_ASSIGNMENT_
Nothing other than an exact copy of the records should be returned.

Segment Start: RECORDS PROVIDED

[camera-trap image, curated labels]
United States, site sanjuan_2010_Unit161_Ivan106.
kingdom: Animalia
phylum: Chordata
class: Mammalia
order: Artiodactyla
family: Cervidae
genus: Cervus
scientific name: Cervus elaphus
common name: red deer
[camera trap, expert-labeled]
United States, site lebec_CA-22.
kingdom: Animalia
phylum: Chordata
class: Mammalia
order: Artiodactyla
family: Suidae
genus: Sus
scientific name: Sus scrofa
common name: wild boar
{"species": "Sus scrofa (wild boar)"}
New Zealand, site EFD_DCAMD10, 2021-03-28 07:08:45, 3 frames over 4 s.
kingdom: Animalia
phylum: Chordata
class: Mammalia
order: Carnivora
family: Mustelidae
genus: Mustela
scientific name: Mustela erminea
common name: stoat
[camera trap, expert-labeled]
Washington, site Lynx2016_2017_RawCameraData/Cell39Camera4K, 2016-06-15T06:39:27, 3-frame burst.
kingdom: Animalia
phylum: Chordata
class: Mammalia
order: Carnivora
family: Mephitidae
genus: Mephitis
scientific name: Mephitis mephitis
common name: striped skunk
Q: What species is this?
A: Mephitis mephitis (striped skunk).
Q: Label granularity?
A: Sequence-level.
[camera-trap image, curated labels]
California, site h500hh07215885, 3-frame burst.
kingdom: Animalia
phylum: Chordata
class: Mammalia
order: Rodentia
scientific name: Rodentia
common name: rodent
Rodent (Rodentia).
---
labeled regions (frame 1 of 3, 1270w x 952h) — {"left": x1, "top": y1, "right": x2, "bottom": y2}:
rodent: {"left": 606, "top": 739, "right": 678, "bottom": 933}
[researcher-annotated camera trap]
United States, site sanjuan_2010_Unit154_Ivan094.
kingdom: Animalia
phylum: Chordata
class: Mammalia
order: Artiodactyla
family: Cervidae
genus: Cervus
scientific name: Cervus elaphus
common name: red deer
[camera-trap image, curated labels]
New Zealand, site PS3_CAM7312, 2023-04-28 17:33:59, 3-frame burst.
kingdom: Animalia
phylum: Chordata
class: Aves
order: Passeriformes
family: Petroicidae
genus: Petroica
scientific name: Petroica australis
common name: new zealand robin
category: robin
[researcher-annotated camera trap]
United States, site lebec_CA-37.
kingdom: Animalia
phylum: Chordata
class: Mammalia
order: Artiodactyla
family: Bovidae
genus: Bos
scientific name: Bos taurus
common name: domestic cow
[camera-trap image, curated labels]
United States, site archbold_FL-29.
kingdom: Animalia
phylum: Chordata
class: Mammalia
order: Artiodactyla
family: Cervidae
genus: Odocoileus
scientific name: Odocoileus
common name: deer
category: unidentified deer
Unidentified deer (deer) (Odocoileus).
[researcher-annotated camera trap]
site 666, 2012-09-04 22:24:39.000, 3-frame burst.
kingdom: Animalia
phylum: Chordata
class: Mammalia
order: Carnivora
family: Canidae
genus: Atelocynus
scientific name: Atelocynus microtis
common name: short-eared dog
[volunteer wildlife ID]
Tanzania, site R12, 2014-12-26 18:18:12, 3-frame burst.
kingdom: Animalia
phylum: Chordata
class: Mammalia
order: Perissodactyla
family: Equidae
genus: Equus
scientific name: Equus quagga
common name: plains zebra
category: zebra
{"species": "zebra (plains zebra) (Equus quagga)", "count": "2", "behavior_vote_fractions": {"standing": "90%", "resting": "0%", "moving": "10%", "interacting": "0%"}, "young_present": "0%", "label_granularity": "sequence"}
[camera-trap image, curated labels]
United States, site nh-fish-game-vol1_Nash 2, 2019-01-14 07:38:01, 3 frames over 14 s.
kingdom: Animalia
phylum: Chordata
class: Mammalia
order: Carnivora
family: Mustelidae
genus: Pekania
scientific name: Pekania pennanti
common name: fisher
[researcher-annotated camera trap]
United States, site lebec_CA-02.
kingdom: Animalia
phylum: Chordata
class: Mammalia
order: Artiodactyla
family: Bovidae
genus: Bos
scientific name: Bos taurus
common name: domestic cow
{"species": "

Segment End: RECORDS PROVIDED

_WRITTEN REPLY_
[camera-trap image, curated labels]
United States, site sanjuan_2010_Unit161_Ivan106.
kingdom: Animalia
phylum: Chordata
class: Mammalia
order: Artiodactyla
family: Cervidae
genus: Cervus
scientific name: Cervus elaphus
common name: red deer
[camera trap, expert-labeled]
United States, site lebec_CA-22.
kingdom: Animalia
phylum: Chordata
class: Mammalia
order: Artiodactyla
family: Suidae
genus: Sus
scientific name: Sus scrofa
common name: wild boar
{"species": "Sus scrofa (wild boar)"}
New Zealand, site EFD_DCAMD10, 2021-03-28 07:08:45, 3 frames over 4 s.
kingdom: Animalia
phylum: Chordata
class: Mammalia
order: Carnivora
family: Mustelidae
genus: Mustela
scientific name: Mustela erminea
common name: stoat
[camera trap, expert-labeled]
Washington, site Lynx2016_2017_RawCameraData/Cell39Camera4K, 2016-06-15T06:39:27, 3-frame burst.
kingdom: Animalia
phylum: Chordata
class: Mammalia
order: Carnivora
family: Mephitidae
genus: Mephitis
scientific name: Mephitis mephitis
common name: striped skunk
Q: What species is this?
A: Mephitis mephitis (striped skunk).
Q: Label granularity?
A: Sequence-level.
[camera-trap image, curated labels]
California, site h500hh07215885, 3-frame burst.
kingdom: Animalia
phylum: Chordata
class: Mammalia
order: Rodentia
scientific name: Rodentia
common name: rodent
Rodent (Rodentia).
---
labeled regions (frame 1 of 3, 1270w x 952h) — {"left": x1, "top": y1, "right": x2, "bottom": y2}:
rodent: {"left": 606, "top": 739, "right": 678, "bottom": 933}
[researcher-annotated camera trap]
United States, site sanjuan_2010_Unit154_Ivan094.
kingdom: Animalia
phylum: Chordata
class: Mammalia
order: Artiodactyla
family: Cervidae
genus: Cervus
scientific name: Cervus elaphus
common name: red deer
[camera-trap image, curated labels]
New Zealand, site PS3_CAM7312, 2023-04-28 17:33:59, 3-frame burst.
kingdom: Animalia
phylum: Chordata
class: Aves
order: Passeriformes
family: Petroicidae
genus: Petroica
scientific name: Petroica australis
common name: new zealand robin
category: robin
[researcher-annotated camera trap]
United States, site lebec_CA-37.
kingdom: Animalia
phylum: Chordata
class: Mammalia
order: Artiodactyla
family: Bovidae
genus: Bos
scientific name: Bos taurus
common name: domestic cow
[camera-trap image, curated labels]
United States, site archbold_FL-29.
kingdom: Animalia
phylum: Chordata
class: Mammalia
order: Artiodactyla
family: Cervidae
genus: Odocoileus
scientific name: Odocoileus
common name: deer
category: unidentified deer
Unidentified deer (deer) (Odocoileus).
[researcher-annotated camera trap]
site 666, 2012-09-04 22:24:39.000, 3-frame burst.
kingdom: Animalia
phylum: Chordata
class: Mammalia
order: Carnivora
family: Canidae
genus: Atelocynus
scientific name: Atelocynus microtis
common name: short-eared dog
[volunteer wildlife ID]
Tanzania, site R12, 2014-12-26 18:18:12, 3-frame burst.
kingdom: Animalia
phylum: Chordata
class: Mammalia
order: Perissodactyla
family: Equidae
genus: Equus
scientific name: Equus quagga
common name: plains zebra
category: zebra
{"species": "zebra (plains zebra) (Equus quagga)", "count": "2", "behavior_vote_fractions": {"standing": "90%", "resting": "0%", "moving": "10%", "interacting": "0%"}, "young_present": "0%", "label_granularity": "sequence"}
[camera-trap image, curated labels]
United States, site nh-fish-game-vol1_Nash 2, 2019-01-14 07:38:01, 3 frames over 14 s.
kingdom: Animalia
phylum: Chordata
class: Mammalia
order: Carnivora
family: Mustelidae
genus: Pekania
scientific name: Pekania pennanti
common name: fisher
[researcher-annotated camera trap]
United States, site lebec_CA-02.
kingdom: Animalia
phylum: Chordata
class: Mammalia
order: Artiodactyla
family: Bovidae
genus: Bos
scientific name: Bos taurus
common name: domestic cow
{"species": "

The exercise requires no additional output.